Designing a good skill

The first part of a skill is the description. This tells Claude when to load the skill and is important to get right. A good description has three parts: what it does, when to use it, and its key capabilities.

Skills also rely on progressive disclosure. The header is always loaded, the body loads when the skill looks relevant, and any linked files load only as needed. That keeps token use low while keeping the expertise available when it matters.

The better the description, the better the first iteration of the skill.

Below is an example of a good description that's specific, actionable and clearly specifies a trigger

A good description

Generates a weekly data quality report from Coalesce Quality and posts it to Slack. Use whenever the user asks for a "weekly data quality report," "Coalesce Quality weekly summary," "data health digest," even if they don't use those exact phrases. Covers open incidents, issues by severity, failing monitors, and affected entities over 7 days.

The two below are weaker starting points.

Descriptions that need work

"Create a weekly data quality report."

Says nothing about when to trigger or what it contains, and leaves too much up to interpretation about which metrics to use.

"Use list_incidents ... to create a weekly data quality report ..."

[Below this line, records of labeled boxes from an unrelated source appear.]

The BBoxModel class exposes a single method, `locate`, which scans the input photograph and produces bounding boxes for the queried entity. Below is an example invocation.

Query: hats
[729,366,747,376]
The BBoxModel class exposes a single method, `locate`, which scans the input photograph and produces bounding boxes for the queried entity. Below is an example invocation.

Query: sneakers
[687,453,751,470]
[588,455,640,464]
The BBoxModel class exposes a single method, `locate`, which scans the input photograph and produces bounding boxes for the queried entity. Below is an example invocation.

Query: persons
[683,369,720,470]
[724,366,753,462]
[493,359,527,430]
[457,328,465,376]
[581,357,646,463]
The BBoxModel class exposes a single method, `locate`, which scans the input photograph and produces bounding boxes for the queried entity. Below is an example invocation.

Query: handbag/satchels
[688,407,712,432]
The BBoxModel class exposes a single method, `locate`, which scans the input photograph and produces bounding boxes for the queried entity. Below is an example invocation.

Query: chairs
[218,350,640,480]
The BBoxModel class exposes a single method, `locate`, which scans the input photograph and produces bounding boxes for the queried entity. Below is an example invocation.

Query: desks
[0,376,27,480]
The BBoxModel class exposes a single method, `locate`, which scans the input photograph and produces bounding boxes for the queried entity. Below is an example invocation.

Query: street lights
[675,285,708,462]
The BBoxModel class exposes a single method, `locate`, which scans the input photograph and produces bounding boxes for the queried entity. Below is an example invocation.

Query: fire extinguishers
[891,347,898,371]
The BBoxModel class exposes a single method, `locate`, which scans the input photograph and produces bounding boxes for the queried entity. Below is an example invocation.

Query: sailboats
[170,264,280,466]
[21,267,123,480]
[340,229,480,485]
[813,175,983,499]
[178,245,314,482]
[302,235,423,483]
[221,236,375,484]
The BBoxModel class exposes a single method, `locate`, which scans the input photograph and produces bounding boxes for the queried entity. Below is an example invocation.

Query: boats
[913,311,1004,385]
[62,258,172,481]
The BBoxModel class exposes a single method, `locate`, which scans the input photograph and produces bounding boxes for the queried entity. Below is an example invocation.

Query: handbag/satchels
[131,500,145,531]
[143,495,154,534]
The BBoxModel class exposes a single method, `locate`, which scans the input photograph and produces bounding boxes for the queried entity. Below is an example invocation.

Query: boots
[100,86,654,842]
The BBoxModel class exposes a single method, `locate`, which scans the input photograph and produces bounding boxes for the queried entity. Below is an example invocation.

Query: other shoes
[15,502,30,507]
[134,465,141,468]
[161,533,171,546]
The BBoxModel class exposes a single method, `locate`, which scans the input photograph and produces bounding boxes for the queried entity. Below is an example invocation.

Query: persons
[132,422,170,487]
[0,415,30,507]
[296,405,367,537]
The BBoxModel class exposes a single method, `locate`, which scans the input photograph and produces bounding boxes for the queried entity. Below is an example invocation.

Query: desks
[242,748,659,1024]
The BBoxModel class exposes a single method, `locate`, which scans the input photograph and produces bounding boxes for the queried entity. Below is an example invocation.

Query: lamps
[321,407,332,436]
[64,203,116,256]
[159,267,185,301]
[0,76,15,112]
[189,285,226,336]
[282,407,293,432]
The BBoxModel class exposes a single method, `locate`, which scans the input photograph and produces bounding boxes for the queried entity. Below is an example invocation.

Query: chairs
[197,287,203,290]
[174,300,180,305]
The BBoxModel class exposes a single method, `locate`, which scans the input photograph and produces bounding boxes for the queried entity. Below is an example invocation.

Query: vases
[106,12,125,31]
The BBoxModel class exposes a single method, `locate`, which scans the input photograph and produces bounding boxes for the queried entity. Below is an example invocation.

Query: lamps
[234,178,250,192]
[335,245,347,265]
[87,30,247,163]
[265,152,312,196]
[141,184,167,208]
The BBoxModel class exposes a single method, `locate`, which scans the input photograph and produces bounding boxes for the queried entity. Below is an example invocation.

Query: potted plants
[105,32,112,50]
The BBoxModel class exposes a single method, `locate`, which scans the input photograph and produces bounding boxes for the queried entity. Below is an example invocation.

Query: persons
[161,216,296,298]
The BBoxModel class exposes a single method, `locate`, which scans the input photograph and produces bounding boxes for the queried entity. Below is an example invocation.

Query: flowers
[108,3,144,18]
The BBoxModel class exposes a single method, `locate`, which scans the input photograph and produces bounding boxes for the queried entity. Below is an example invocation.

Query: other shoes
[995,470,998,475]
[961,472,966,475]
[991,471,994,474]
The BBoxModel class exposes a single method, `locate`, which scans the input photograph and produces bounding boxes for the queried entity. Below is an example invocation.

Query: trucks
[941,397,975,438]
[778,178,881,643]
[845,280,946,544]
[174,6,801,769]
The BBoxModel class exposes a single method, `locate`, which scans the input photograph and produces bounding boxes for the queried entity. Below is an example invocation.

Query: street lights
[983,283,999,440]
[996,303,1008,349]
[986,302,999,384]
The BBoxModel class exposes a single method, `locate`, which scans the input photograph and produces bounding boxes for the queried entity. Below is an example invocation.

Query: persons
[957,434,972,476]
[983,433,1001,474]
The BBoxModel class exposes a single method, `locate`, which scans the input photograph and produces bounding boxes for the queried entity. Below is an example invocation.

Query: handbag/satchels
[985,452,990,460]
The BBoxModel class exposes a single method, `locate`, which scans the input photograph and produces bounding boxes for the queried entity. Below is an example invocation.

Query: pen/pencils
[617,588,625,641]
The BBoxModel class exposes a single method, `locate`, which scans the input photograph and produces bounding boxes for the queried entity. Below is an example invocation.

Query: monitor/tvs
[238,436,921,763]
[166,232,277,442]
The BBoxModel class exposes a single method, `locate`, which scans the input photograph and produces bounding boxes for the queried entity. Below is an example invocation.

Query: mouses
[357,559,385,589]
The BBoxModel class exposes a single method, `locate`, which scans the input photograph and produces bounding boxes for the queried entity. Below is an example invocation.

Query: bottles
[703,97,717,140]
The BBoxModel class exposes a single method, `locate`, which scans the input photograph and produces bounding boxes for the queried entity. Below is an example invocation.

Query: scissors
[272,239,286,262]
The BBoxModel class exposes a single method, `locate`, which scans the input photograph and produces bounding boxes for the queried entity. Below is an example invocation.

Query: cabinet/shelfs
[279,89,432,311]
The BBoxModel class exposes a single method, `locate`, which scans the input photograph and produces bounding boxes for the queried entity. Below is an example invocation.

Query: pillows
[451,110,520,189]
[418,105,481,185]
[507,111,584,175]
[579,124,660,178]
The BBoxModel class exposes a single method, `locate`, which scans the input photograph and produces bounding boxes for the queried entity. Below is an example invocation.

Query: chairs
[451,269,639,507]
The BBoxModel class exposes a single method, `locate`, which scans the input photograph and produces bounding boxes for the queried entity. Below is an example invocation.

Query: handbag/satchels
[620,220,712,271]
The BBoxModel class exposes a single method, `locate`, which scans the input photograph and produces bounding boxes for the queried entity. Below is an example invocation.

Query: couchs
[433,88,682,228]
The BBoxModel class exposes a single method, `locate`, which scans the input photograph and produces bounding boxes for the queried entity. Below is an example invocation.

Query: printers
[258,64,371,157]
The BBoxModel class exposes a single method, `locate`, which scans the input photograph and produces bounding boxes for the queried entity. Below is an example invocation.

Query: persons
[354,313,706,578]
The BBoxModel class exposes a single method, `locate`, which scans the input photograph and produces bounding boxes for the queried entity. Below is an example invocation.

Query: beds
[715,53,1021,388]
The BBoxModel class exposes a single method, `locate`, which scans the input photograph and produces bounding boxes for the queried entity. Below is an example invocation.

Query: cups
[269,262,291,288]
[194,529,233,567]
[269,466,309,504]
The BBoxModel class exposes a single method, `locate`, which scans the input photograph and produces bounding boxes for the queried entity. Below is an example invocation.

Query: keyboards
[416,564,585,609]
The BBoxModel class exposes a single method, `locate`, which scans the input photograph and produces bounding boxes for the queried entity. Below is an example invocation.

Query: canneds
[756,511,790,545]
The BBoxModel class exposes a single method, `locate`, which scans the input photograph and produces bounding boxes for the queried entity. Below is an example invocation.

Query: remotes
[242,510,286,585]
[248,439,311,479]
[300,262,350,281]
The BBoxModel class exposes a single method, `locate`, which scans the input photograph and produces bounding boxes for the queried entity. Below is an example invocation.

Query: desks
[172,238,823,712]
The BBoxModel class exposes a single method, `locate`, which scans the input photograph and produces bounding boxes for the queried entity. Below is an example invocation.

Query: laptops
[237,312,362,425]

Too technical for a first draft. Claude captures a lot of this from a good natural-language description. Go back and edit the skill with the technical detail later.

When designing the core of a skill, you should start with the use case in mind and write instruction steps as you would to a colleague. This is where you should specify what the user wants to accomplish, what best practices should be encoded, and which specific tools from the MCPs should be used.

With this, you get repeatable results unlike ad hoc prompts which may generate new results each time.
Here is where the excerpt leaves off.